Though the term "Tea Party" is new to the modern political process, most of the participants aren't. While presenting itself as a latter-day version of the Boston Tea Party that preceded and precipitated the Revolutionary War, the contemporary war today's Tea Party wages more resembles the troops and aspirations that preceded and precipitated the Reagan revolution. The usual suspects of the social and fiscal conservatives that comprised the Moral Majority (later the religious right) alongside the tax-trimming, antiregulatory types have found a new political niche and marketing moniker. For good measure, throw into the party mix those pining for the days before hippies, druggies, peaceniks, civil rights activists, sexual deviants and other oddities of the sixties perverted wholesome American culture. Of course, the Tea Party has attracted some followers not even born during the heyday of Reaganomics and Jerry Falwell, let alone the Eisenhower era, but many of them are ideological heirs; not so much a new phenomenon as extension of those cliques. Most threatening to incumbents of both political parties are those voters - not natural political allies of the Tea Party but skittish about the national deficit and persistent unemployment, and feeling disillusioned with politics in general -- who are seeking recourse anywhere outside the Beltway. If they listen to the Tea Party's much-publicized rhetoric and act on it, even if it's only with a one-time protest vote this November, incumbency could be fatal.
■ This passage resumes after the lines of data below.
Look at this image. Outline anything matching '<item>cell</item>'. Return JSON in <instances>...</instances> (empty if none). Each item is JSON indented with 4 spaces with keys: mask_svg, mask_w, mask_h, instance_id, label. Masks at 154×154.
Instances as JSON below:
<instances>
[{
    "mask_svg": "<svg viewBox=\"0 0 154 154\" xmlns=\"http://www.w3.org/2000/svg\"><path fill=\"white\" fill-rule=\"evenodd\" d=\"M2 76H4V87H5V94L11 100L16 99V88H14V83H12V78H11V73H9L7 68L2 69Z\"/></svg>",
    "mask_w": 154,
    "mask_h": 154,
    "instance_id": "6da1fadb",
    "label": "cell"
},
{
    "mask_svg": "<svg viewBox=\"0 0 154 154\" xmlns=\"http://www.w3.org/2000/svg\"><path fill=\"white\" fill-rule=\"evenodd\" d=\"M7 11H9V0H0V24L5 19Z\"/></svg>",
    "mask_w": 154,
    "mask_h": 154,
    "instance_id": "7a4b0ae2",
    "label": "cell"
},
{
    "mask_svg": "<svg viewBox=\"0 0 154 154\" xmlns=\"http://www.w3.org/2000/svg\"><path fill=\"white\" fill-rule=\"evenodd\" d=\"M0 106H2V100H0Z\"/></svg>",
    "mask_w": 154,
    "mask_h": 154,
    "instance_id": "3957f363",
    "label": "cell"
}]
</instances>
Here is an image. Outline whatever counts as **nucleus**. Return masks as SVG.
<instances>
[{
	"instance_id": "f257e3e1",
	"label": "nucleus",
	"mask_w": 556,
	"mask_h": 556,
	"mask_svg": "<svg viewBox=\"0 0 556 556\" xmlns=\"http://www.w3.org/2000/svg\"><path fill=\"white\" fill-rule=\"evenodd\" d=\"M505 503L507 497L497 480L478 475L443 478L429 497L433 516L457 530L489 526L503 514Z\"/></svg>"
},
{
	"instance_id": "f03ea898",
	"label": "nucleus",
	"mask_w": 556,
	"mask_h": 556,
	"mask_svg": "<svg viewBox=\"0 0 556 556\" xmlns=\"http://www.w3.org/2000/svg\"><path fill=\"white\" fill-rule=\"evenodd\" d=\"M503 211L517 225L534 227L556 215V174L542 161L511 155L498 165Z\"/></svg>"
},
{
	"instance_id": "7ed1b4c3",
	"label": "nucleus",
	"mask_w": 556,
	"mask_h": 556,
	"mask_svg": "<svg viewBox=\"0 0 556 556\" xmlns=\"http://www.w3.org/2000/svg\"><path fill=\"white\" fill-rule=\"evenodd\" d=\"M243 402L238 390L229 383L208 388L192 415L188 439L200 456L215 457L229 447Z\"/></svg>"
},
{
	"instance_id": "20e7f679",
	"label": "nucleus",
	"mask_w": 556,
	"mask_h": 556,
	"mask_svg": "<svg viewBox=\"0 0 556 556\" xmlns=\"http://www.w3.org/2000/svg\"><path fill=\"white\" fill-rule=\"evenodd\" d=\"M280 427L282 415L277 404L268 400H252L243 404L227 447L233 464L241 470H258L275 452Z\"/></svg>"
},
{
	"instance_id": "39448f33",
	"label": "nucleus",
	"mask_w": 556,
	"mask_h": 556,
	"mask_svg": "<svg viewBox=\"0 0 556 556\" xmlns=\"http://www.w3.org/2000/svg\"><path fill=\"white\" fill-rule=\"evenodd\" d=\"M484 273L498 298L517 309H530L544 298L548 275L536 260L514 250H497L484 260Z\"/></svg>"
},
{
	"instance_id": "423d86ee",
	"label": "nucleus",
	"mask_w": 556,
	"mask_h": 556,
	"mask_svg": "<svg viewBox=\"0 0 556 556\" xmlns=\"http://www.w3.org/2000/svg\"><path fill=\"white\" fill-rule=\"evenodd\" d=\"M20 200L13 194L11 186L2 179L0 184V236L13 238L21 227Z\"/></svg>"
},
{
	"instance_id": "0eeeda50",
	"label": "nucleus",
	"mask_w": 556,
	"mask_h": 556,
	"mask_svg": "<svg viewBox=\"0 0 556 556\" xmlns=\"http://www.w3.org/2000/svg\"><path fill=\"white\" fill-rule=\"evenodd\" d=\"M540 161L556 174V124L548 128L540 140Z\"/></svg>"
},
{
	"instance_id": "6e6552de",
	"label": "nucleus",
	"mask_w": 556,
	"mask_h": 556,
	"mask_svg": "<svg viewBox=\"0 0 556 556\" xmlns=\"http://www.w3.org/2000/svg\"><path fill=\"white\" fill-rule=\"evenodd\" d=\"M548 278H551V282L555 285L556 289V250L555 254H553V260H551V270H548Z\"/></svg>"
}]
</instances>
And the Tea Party's rhetoric, broadcast loudly and widely, is concerning. Often catcalls spawn recalls. Recall Gray Davis. And, while not with formal recalls but midterm elections, much the same happened in 1994 and 2006 when voters collectively recalled their earlier decisions two years prior, and decided to switch parties and Congressional control. It's incumbent upon Democrat candidates (especially incumbents) to convince the electorate that the Tea Party isn't so much a patriotic revival of the rebellion that gave birth to our republic and its ideals as it is a revival of relevancy of the conservative cliques that wielded power only a few years ago.
When members of the Tea Party state their aim to "take our country back," it means to reclaim the nation not only from the sixties, LBJ's Great Society and the changes initiated by the sexual revolution, civil rights movement (on this particular one, there's waffling and ambiguity about the Tea Party position as seen in Rand Paul's recent gaffe) and defeat in Vietnam. The Tea Party would take our country back... all the way back to 2005 when more than a few of its proponents were in power. Does the majority of Americans, who recently and enthusiastically voted for change, want to really "take our country back" rather than forward? Maybe we are like Alice in Wonderland, living in an awe-inspiring land populated by Mad Hatters, paradoxes, riddles and ironies. But I'm one American who won't be attending tea parties anytime soon.